▶ **Text excerpt**
Chernobyl isn't over yet.
Nuclear reactions at Chernobyl are spiking in an inaccessible chamber
Fukushima isn't over yet.
Hanford can't be cleaned up because some of it was buried in the dirt and has sunk out of sight.
Siberia is loaded with nuclear dumps. Apparently even the Artic has nuclear waste in it.
----A newly installed melter at the Defense Waste Processing Facility at the US Department of Energy's Savannah River site has poured its first canisters of vitrified radioactive waste.----
The grammar here is amazing. Here is the complete explanation, "It is the third melter in the 20-year history of the facility, and replaced Melter 2 which reached the end of its operational life in 2017 after 14 years of operation. In that time, Melter 2 poured 10. 8 million pounds (4900 tonnes) of glass into 2819 canisters." The good, the bad, and the ugly all rolled into 1 zinger. The low level waste still needs to be disposed of. That is 90 percent of what is there. So the stuff going into glass is 10 percent or less of what needs to be cleanly disposed of.

▶ **Excerpted records**
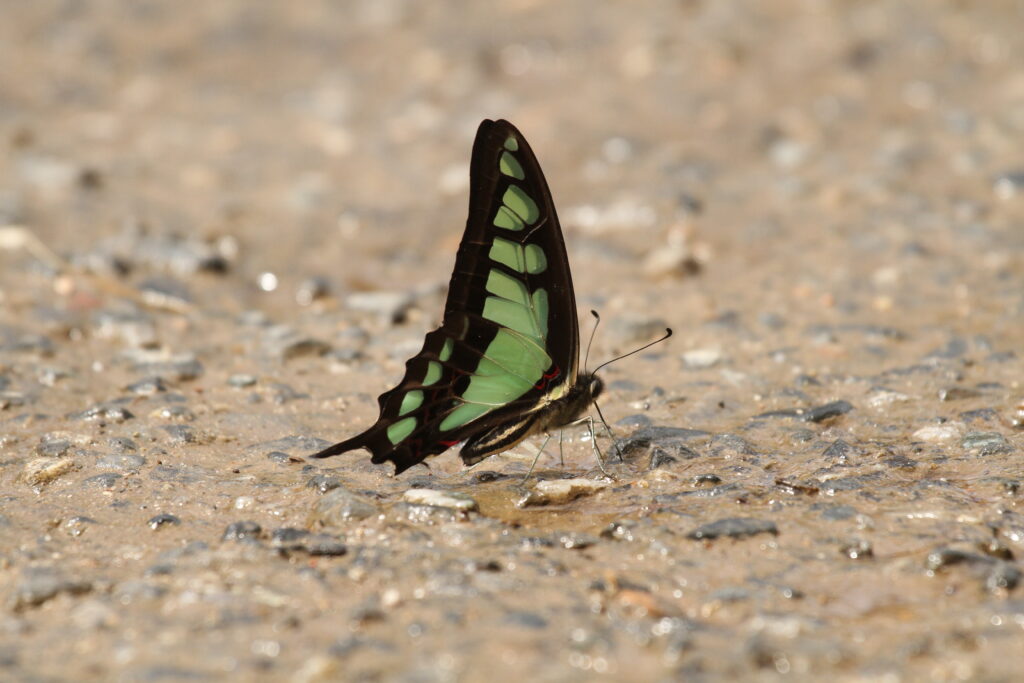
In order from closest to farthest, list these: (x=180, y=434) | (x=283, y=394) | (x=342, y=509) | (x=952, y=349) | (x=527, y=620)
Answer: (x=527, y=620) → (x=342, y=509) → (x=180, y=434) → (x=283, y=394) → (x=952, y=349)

--

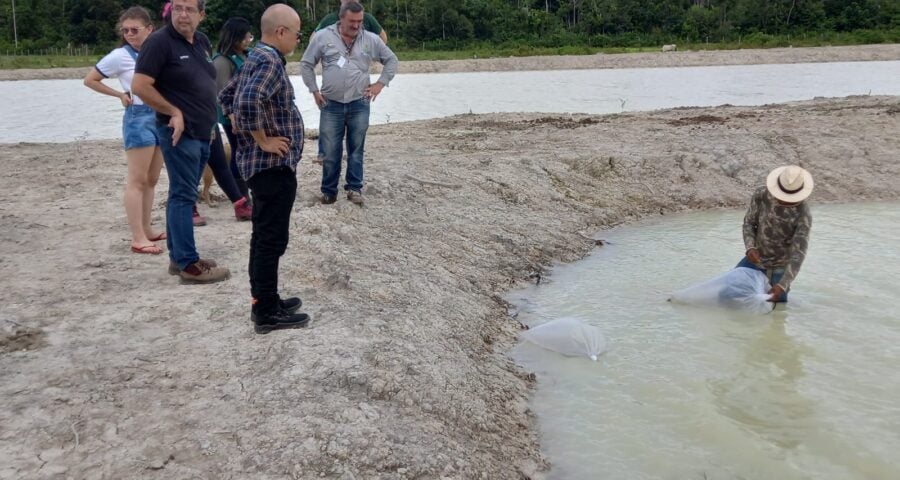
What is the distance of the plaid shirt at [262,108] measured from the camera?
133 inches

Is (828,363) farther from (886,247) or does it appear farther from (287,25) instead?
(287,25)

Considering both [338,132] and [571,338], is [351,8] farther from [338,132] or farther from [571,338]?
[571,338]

▶ **Task 1**
In the text on nuclear waste, how many canisters did Melter 2 fill with glass?
▶ **Task 2**
Continue the text on nuclear waste sites, picking up after its last sentence.

▶ **Task result 1**
2819 canisters.

▶ **Task result 2**
My message is simple, the nuclear industry has to clean everything up 100 percent or they don't get to do anything. Radiation doesn't go away anytime soon. Sure it keeps diminishing in quantity, the famous half life. The time it takes for it to naturally lose half its radioactivity. Different plutonium isotopes half times range from 14 years to 24,000 years. But they won't clean it all up because there will be no profit for the "owners" for the next hundred years. Interesting situation, provide stable power for the world with no possibility of a profit, or walk away.
Now that the weather has plowed into the next dimension, can we even build a reactor that can withstand the worst weather thrown it's way. Say like 50 inches of rain, with rampant flooding.